Sorry about that! I always time myself and then give a little extra to the prep times, accounting for the fact that I’m really fast. But the difference might be that I prep as I go. So while the onions are sautéing I prep the mushrooms, etc. I also measure out all the ingredients for other components, so while the stew is simmering, measure out the biscuit ingredients. Hopefully that helps anyone else attempting the recipe!
Made this today–it was delicious! It took me about 45 minutes of prep time. I rolled the potato biscuit dough out and used a biscuit cutter to make biscuits, which I then placed across the top of the stew before baking. The only issue we had with it is that it came out very soupy! I even added some cornstarch to thicken it, but it didn’t do the trick. I think next time I will use 2 cups of broth, rather than 3. Still, even with the soupiness, it was truly delicious!
This was fantastic! 5 stars! It took me about an hour of prep before sticking it in the oven. My husband is also a mushroom hater- it’s the texture not the taste- so i finely dice them for recipes and it’s not a problem. We both loved it and are looking forward to our leftovers!
Ok, seems lots of people are having that issue. I will increase the times! Thanks for your feedback.
Wow and Thank you. That is all.
This was great! I think I used the old version that had four cups of broth vs. the updated three. I ended up putting a bit of cornstarch in to thicken it up. It was a bit soupy, but still delicious, filling and very comfort-food.
I was thinking it would be a nice one to try in the crockpot after sauteing the onion and whatnot on the stove. I was thinking maybe to try just adding potatoes to make it a stew, but the biscuits were delish.
I used button mushrooms and dried shitake. I couldn’t find the others, and I had these on hand. It was great.
I am at high altitude and decreased the baking powder to a little over 2 teaspoons (common high altitude tweak to decrease leavening agents). I decreased the temp to 400 (another high altitude adjustment). I cooked it for 25 minutes. Came out great.

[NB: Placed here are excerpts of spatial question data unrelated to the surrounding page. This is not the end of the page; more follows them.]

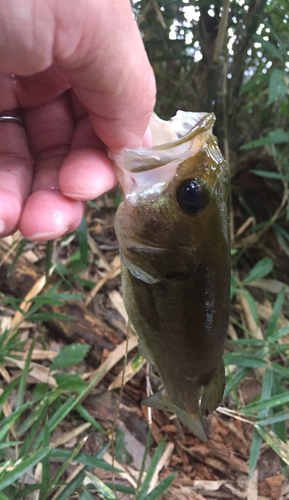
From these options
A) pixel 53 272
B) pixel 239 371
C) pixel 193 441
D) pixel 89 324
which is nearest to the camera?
pixel 239 371

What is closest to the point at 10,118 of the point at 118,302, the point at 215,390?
the point at 215,390

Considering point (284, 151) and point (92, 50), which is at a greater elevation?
point (92, 50)

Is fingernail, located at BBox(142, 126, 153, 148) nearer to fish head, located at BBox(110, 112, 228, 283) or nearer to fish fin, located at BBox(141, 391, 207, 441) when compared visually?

This came out wonderful! I went the miso sub for beer route. I also did sweet potato for the biscuits…heavenly. Didn’t bother with the sugar when using sweet potato and thought they were wonderful. Nice consistency and everything. I agree with others, it is easy to eat A LOT of servings. Definitely a recipe for the rotation.

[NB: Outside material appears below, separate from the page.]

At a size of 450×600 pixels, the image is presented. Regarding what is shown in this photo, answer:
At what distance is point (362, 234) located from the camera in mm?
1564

Made this tonight and it was great! Took me 2 hrs from start to prep everything to when it had cooled and was ready to eat. I followed the original version to use 4 cups of broth and it was a little more soupy (reference to 4 cups still in recipe instructions). My only prob was I thought I had a 5qt Dutch oven but clearly not – it was packed to the brim! In advance I placed the pot on a foil lined cookie sheet when it was ready to bake as it predictably spilled over 🙁 thank goodness! The biscuits were delish too! Loved the flavour – thx for a great recipe for st. paddy’s day!